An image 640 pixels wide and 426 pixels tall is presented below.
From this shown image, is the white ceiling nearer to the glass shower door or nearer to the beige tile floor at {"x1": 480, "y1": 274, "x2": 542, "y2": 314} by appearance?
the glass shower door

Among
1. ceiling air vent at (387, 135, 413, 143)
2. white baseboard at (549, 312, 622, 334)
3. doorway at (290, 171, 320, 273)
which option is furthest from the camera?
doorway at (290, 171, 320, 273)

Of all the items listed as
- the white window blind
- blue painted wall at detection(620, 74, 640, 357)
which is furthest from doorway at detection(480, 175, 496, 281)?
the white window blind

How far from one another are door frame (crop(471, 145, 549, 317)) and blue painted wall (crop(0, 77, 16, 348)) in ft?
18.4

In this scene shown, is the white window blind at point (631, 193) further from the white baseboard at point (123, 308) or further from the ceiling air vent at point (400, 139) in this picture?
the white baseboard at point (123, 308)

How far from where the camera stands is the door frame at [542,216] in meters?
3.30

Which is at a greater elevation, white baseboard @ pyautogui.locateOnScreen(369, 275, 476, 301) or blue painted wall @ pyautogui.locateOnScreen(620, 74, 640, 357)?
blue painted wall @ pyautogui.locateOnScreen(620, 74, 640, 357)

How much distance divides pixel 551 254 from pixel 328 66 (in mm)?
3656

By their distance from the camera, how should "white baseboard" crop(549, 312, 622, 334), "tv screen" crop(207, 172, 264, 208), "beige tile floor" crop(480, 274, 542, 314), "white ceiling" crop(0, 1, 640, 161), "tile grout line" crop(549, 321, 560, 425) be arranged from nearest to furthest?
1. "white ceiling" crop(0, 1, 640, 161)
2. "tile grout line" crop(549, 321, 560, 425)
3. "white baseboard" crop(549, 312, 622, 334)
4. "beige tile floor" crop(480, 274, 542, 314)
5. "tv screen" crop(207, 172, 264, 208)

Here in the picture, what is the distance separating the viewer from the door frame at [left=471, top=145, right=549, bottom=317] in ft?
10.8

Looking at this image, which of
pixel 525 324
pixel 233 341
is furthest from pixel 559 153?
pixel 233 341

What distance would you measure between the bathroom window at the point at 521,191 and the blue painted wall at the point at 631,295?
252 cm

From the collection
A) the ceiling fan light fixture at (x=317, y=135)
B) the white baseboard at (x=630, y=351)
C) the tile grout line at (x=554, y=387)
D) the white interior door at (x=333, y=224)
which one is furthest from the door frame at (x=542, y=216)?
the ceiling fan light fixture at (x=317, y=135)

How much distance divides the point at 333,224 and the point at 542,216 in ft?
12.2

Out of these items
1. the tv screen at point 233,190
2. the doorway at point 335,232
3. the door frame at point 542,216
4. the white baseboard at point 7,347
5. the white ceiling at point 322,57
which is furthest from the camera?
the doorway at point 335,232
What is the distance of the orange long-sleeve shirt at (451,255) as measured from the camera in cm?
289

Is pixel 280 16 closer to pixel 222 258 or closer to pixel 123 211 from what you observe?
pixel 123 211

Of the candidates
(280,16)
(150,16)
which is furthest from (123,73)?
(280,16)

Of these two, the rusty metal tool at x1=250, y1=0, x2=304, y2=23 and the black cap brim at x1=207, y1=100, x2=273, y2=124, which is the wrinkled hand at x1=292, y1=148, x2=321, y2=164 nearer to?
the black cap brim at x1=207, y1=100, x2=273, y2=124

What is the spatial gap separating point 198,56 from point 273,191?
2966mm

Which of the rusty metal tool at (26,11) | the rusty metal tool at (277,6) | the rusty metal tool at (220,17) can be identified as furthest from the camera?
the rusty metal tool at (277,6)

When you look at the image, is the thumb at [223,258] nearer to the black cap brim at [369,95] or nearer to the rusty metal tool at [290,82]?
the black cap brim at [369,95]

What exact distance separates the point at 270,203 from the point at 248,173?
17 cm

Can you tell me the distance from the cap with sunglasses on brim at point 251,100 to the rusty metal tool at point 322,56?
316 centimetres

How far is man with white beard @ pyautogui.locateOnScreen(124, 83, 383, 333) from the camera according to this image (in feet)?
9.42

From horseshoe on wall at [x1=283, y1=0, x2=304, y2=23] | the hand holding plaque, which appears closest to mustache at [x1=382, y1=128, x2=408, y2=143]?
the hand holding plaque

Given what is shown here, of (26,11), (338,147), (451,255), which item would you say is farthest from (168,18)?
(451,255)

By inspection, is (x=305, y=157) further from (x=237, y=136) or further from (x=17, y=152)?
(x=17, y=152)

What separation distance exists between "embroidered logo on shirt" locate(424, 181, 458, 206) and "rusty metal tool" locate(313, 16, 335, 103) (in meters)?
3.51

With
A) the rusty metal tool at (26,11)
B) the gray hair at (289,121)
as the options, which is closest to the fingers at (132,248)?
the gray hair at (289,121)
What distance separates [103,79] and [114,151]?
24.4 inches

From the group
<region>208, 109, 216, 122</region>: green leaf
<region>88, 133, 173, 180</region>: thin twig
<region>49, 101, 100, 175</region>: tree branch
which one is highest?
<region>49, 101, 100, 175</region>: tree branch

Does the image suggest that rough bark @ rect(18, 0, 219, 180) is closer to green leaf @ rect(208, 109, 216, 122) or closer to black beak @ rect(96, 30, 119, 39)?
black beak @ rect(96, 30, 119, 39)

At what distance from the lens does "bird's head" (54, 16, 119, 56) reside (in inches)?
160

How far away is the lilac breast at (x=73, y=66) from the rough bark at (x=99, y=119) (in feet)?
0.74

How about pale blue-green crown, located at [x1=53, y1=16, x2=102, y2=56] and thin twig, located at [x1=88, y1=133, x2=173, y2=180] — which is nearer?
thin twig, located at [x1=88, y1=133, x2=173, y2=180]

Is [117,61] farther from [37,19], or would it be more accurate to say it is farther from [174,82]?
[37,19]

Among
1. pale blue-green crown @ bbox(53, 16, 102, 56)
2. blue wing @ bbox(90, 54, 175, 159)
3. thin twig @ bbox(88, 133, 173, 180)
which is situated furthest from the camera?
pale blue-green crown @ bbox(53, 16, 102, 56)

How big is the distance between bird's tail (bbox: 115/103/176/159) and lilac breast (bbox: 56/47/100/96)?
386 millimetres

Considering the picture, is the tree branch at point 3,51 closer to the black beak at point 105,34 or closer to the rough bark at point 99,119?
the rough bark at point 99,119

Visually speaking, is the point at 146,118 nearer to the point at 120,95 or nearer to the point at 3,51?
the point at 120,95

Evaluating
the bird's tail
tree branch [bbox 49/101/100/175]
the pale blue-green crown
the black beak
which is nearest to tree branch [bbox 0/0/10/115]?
***
### [Exercise task]
Write down every line of the data exactly as it appears above.

### [Solution to this problem]
An image 640 pixels wide and 426 pixels tall is presented below.
From this shown image, is the white ceiling nearer to the glass shower door or nearer to the beige tile floor at {"x1": 480, "y1": 274, "x2": 542, "y2": 314} by appearance?
the glass shower door

Among
1. ceiling air vent at (387, 135, 413, 143)
2. white baseboard at (549, 312, 622, 334)
3. doorway at (290, 171, 320, 273)
which option is furthest from the camera?
doorway at (290, 171, 320, 273)

Of all the items listed as
- the white window blind
- blue painted wall at detection(620, 74, 640, 357)
which is furthest from doorway at detection(480, 175, 496, 281)?
the white window blind

How far from one another are door frame (crop(471, 145, 549, 317)) and blue painted wall (crop(0, 77, 16, 348)) in ft?
18.4

In this scene shown, is the white window blind at point (631, 193) further from the white baseboard at point (123, 308) or further from the ceiling air vent at point (400, 139) in this picture?
the white baseboard at point (123, 308)

How far from where the camera stands is the door frame at [542,216] in meters?
3.30

Which is at a greater elevation, white baseboard @ pyautogui.locateOnScreen(369, 275, 476, 301) or blue painted wall @ pyautogui.locateOnScreen(620, 74, 640, 357)?
blue painted wall @ pyautogui.locateOnScreen(620, 74, 640, 357)

How much distance divides pixel 551 254 from pixel 328 66 (in mm)?
3656

By their distance from the camera, how should "white baseboard" crop(549, 312, 622, 334), "tv screen" crop(207, 172, 264, 208), "beige tile floor" crop(480, 274, 542, 314), "white ceiling" crop(0, 1, 640, 161), "tile grout line" crop(549, 321, 560, 425) be arranged from nearest to furthest?
1. "white ceiling" crop(0, 1, 640, 161)
2. "tile grout line" crop(549, 321, 560, 425)
3. "white baseboard" crop(549, 312, 622, 334)
4. "beige tile floor" crop(480, 274, 542, 314)
5. "tv screen" crop(207, 172, 264, 208)

Here in the picture, what is the distance separating the viewer from the door frame at [left=471, top=145, right=549, bottom=317] in ft?
10.8

Looking at this image, which of
pixel 525 324
pixel 233 341
is furthest from pixel 559 153?
pixel 233 341

What distance would you measure between the bathroom window at the point at 521,191 and the blue painted wall at the point at 631,295?
252 cm

From the collection
A) the ceiling fan light fixture at (x=317, y=135)
B) the white baseboard at (x=630, y=351)
C) the tile grout line at (x=554, y=387)
D) the white interior door at (x=333, y=224)
which one is furthest from the door frame at (x=542, y=216)?
the ceiling fan light fixture at (x=317, y=135)

How much distance divides the point at 333,224 and the point at 542,216 in ft?
12.2

Out of these items
1. the tv screen at point 233,190
2. the doorway at point 335,232
3. the door frame at point 542,216
4. the white baseboard at point 7,347
5. the white ceiling at point 322,57
which is furthest from the camera?
the doorway at point 335,232
What is the distance of the orange long-sleeve shirt at (451,255) as measured from the camera in cm?
289

Is pixel 280 16 closer to pixel 222 258 or closer to pixel 123 211 from what you observe?
pixel 123 211

Of the candidates
(280,16)
(150,16)
which is furthest from (123,73)?
(280,16)

Of these two, the rusty metal tool at x1=250, y1=0, x2=304, y2=23 and the black cap brim at x1=207, y1=100, x2=273, y2=124, which is the wrinkled hand at x1=292, y1=148, x2=321, y2=164 nearer to?
the black cap brim at x1=207, y1=100, x2=273, y2=124

What is the spatial gap separating point 198,56 from point 273,191?
2966mm

Which of the rusty metal tool at (26,11) | the rusty metal tool at (277,6) | the rusty metal tool at (220,17) can be identified as furthest from the camera?
the rusty metal tool at (277,6)

When you look at the image, is the thumb at [223,258] nearer to the black cap brim at [369,95] or nearer to the rusty metal tool at [290,82]?
the black cap brim at [369,95]

What exact distance separates the point at 270,203 from the point at 248,173?
17 cm

Can you tell me the distance from the cap with sunglasses on brim at point 251,100 to the rusty metal tool at point 322,56?
316 centimetres

How far is man with white beard @ pyautogui.locateOnScreen(124, 83, 383, 333) from the camera according to this image (in feet)?
9.42

From horseshoe on wall at [x1=283, y1=0, x2=304, y2=23] | the hand holding plaque, which appears closest to mustache at [x1=382, y1=128, x2=408, y2=143]?
the hand holding plaque

Given what is shown here, of (26,11), (338,147), (451,255), which item would you say is farthest from (168,18)?
(451,255)

By inspection, is (x=305, y=157) further from (x=237, y=136) or further from (x=17, y=152)?
(x=17, y=152)

What separation distance exists between "embroidered logo on shirt" locate(424, 181, 458, 206) and "rusty metal tool" locate(313, 16, 335, 103) (in meters)?
3.51

With
A) the rusty metal tool at (26,11)
B) the gray hair at (289,121)
as the options, which is closest to the fingers at (132,248)?
the gray hair at (289,121)
What distance separates [103,79] and [114,151]?
24.4 inches

From the group
<region>208, 109, 216, 122</region>: green leaf
<region>88, 133, 173, 180</region>: thin twig
<region>49, 101, 100, 175</region>: tree branch
which one is highest?
<region>49, 101, 100, 175</region>: tree branch

Does the image suggest that rough bark @ rect(18, 0, 219, 180) is closer to green leaf @ rect(208, 109, 216, 122) or closer to black beak @ rect(96, 30, 119, 39)?
black beak @ rect(96, 30, 119, 39)

At what distance from the lens does "bird's head" (54, 16, 119, 56) reside (in inches)?
160

How far away is the lilac breast at (x=73, y=66) from the rough bark at (x=99, y=119) (in feet)?
0.74

How about pale blue-green crown, located at [x1=53, y1=16, x2=102, y2=56] and thin twig, located at [x1=88, y1=133, x2=173, y2=180] — which is nearer?
thin twig, located at [x1=88, y1=133, x2=173, y2=180]

Is [117,61] farther from [37,19], or would it be more accurate to say it is farther from [174,82]?
[37,19]

Among
1. pale blue-green crown @ bbox(53, 16, 102, 56)
2. blue wing @ bbox(90, 54, 175, 159)
3. thin twig @ bbox(88, 133, 173, 180)
which is situated furthest from the camera?
pale blue-green crown @ bbox(53, 16, 102, 56)

How big is the distance between bird's tail (bbox: 115/103/176/159) and lilac breast (bbox: 56/47/100/96)?
386 millimetres

Considering the picture, is the tree branch at point 3,51 closer to the black beak at point 105,34 or closer to the rough bark at point 99,119?
the rough bark at point 99,119

Visually speaking, is the point at 146,118 nearer to the point at 120,95 or nearer to the point at 3,51?
the point at 120,95

Evaluating
the bird's tail
tree branch [bbox 49/101/100/175]
the pale blue-green crown
the black beak
which is nearest to tree branch [bbox 0/0/10/115]?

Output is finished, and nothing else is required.